Percentage of weight loss at the end of the experiment (a), macroscopic scores (b), MPO activity (c) and histological scores (d) in control non-inflamed (PBS-Gly no DNBS), control inflamed (PBS-Gly), F. prausnitzii A2-165, C. hathewayi 82-B treated mice. Error bars represent SEM, n = 8, *indicates p < 0.05 compared to the control PBS-DNBS.

Figure 6. Percentage of dividing and IFN-γ⁺ OVA-T cells in vivo.

CFSE labelled naive OVA-T cells (KJ1-26⁺/CD4⁺) were adoptively transferred in BALB/c mice, after 24 h, mice were administered i.n. with bacteria plus OVA and after additional 72 h, OVA-T cells were isolated from cervical lymph nodes (CLNs) and spleens and analysed. (a) Percentage of dividing OVA-T cells (KJ1-26⁺/CD4⁺) isolated from CLNs or spleens. (b) Percentage of IFN-γ⁺ OVA-T cells (KJ1-26⁺/CD4⁺) isolated from CLNs. *indicates p < 0.05, **indicates p < 0.01 compared to the control administered OVA alone.

Figure 7. Cytokine secretion by OVA-T cells after ex vivo re-stimulation.

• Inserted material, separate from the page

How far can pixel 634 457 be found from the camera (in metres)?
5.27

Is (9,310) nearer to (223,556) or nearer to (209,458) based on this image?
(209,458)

CFSE labelled naive OVA-T cells were adoptively transferred in BALB/c mice, after 24 h, mice were administered i.n. with bacteria plus OVA and after additional 72 h, OVA-T cells were isolated from CLNs and re-stimulated with OVA for additional 24 h and then analysed. *indicates p < 0.05 compared to the control administered OVA alone.

Figure 8. OVA-T cells (KJ1-26⁺/CD4⁺) division (a), IFN-γ⁺, IL-17⁺, Foxp3⁺ cells (b) and cytokine secretion (c) after incubation with BMDCs pre-stimulated with bacteria (bacterium: BMDC, 10: 1).

BMDCs (5 × 10⁴ BMDCs/well in 96w plate) were loaded with OVA (0.5 mg/ml) and cultured in the presence or absence of the bacteria or LPS and after 24 h, CFSE labelled OVA-T cells (5 × 10⁵ T cells/well) were added, after 72 h cytokine secretion in the supernatant and intracellular markers were measured. Error bars represent SEM, n = 3, *** indicates p < 0.001 compared to the control, *p < 0.05 compared to the control. Intracellular IL-10 staining was negative for all samples.